The Supreme Court of Oklahoma tossed a $19 million attorneys’ fee award, along with a $400,000 incentive payment to named class representatives, in a case alleging that Continental Resources Inc. underpaid oil and gas royalties due to Oklahoma mineral owners.
Oklahoma’s fee statute provides judges with discretion in calculating fee awards based on percentage of the common fund, the court ruled. It overruled an appeals court ruling requiring use of the lodestar method, which is calculated based on the number of hours reasonably worked at a reasonable hourly rate.
But the district court abused its discretion in approving the “excessive” sums here, totaling more than 300% of the actual hours worked at a $2,500 hourly rate, the court said in the yet-to-be-published Tuesday ruling.
Had the lower court calculated fees under the lodestar method without any enhancement, the fees would have been $6.3 million, according to the ruling.
The underlying settlement had an estimated value in excess of $100 million, comprising a $57.3 million cash payment for two different sets of claims—one worth $49.8 million, and the other worth $7.5 million—plus an agreement by the oil and gas exploration and production company not to deduct an estimated $50 million in gathering and transportation charges from future royalties due.

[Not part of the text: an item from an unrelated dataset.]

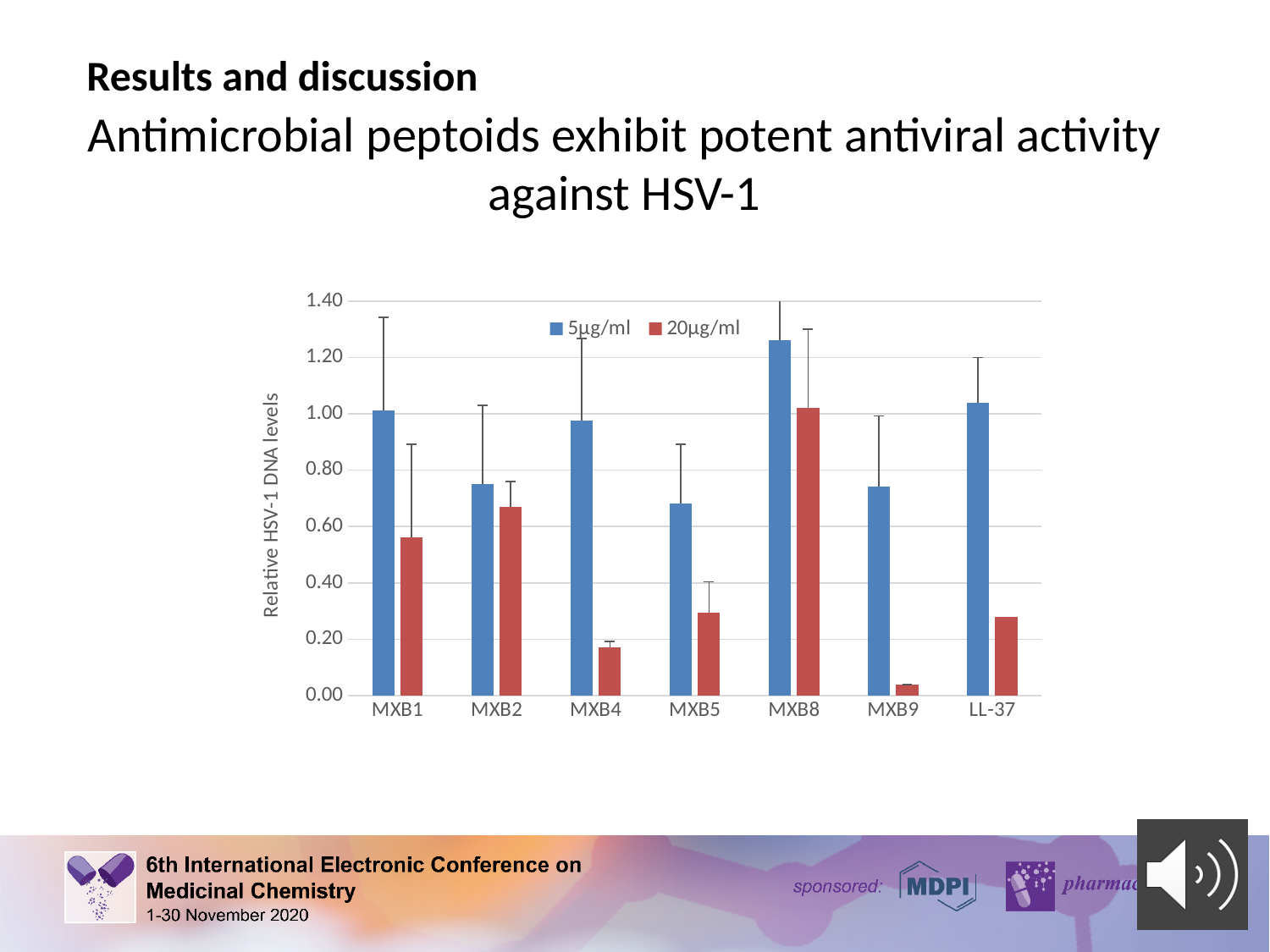
Is the 20µg/ml value for MXB8 greater or less than 0.80? greater How many categories are shown on the x axis of the chart? 7 Is the 5µg/ml value for MXB2 greater or less than 0.80? less What kind of chart is shown on the slide? bar chart Which category has the lowest value for the 20µg/ml series? MXB9 Which category has the highest value for the 20µg/ml series? MXB8 Is the 5µg/ml value for MXB8 greater or less than 1.20? greater For MXB4, which is larger: the 5µg/ml value or the 20µg/ml value? 5µg/ml Which category has the highest value for the 5µg/ml series? MXB8 What is the label of the y axis of the chart? Relative HSV-1 DNA levels How many series does the chart legend list? 2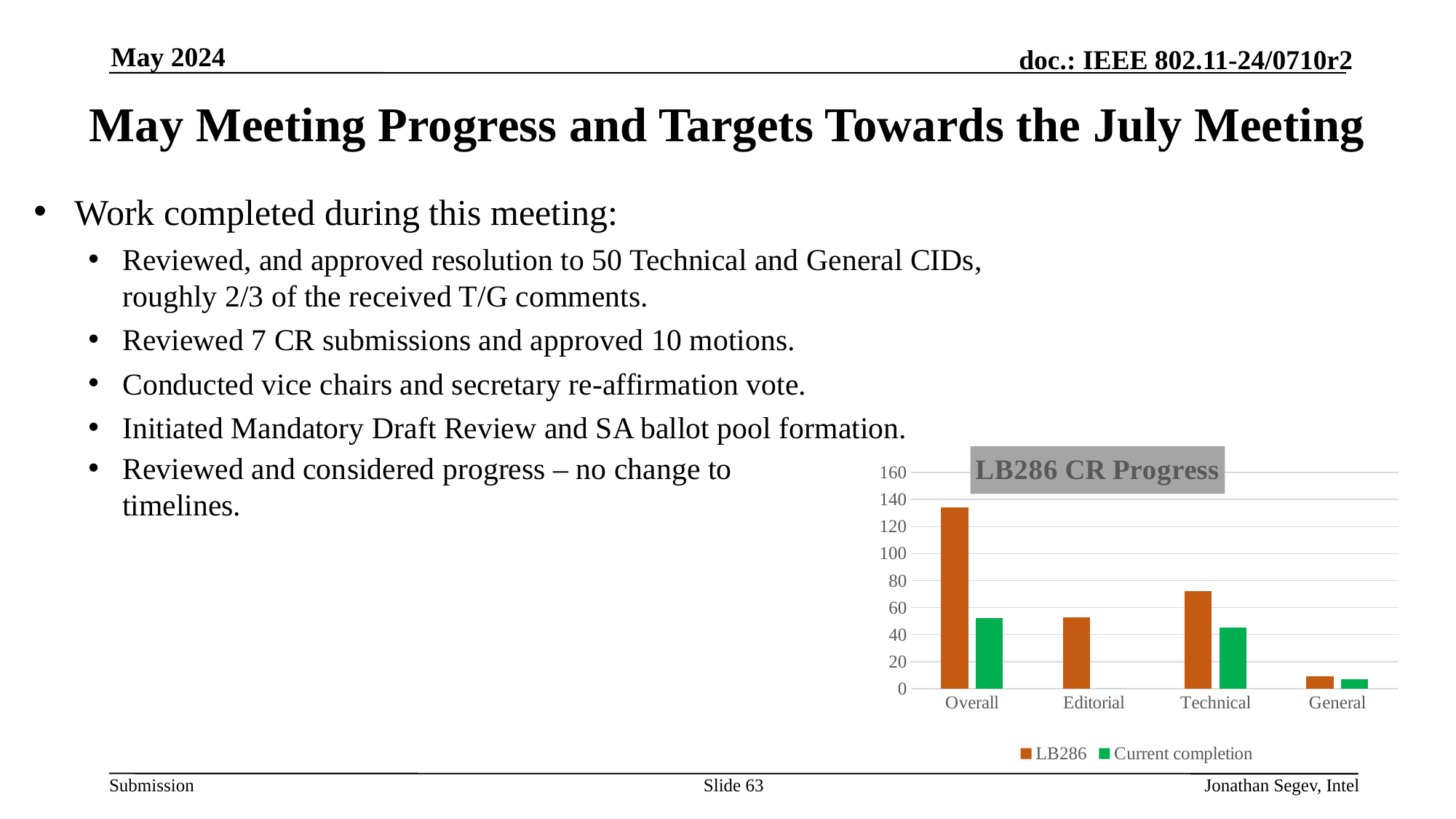
Which series is shown in green in the chart's legend? Current completion What is the title of the chart on the slide? LB286 CR Progress Which category has the lowest LB286 value? General Is the LB286 value for Editorial greater or less than 60? less Is the Current completion value for Overall greater or less than 40? greater Which category has the highest LB286 value? Overall Which is larger, the LB286 value for Technical or the LB286 value for Editorial? Technical Is the LB286 value for Overall greater or less than 120? greater How many categories are shown on the x axis of the chart? 4 How many series does the chart's legend list? 2 What kind of chart is shown on the slide? bar chart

The challenged award was based only on the $49.8 million fund. Class counsel was separately awarded $3 million in attorneys’ fees for the $7.5 million agreement, which was reached later.
The contingency agreement between plaintiffs and class counsel provided for a 40% award.
The court also addressed incentive awards for the first time, although they’re routinely granted in Oklahoma. It held that “incentive awards are justified as payment for reasonable services rendered by class representatives on behalf of the class that were helpful to the litigation.”
But the awards can’t be arbitrary and must be based on evidence in the record, the court said.
Here, the district court awarded $100,000 to each of the four plaintiff trusts, or $200,000 to each class representative, without any explanation. Awarding the trusts, as opposed to the class representatives “implies the award was not based on the actual work performed,” the court said.
Justice James R. Winchester authored the opinion, joined by justices M. John Kane IV, Richard Darby, Yvonne Kauger, James E. Edmondson, Noma Gurich, Dustin P Rowe, and Douglas L. Combs, who wrote a separate concurrence, to state that he believes a $12.5 million award—equal to 25% of the common fund—would be reasonable.
Burns & Stowers PC and Park, Nelson, Caywood & Jones LLP represented class representatives, who sought certiorari of the Court of Civil Appeals ruling.
Objector Daniel McClure was represented by Crowe & Dunlevy.
The case is Strack v. Cont’l Res., Okla., No. 117276, 4/20/21.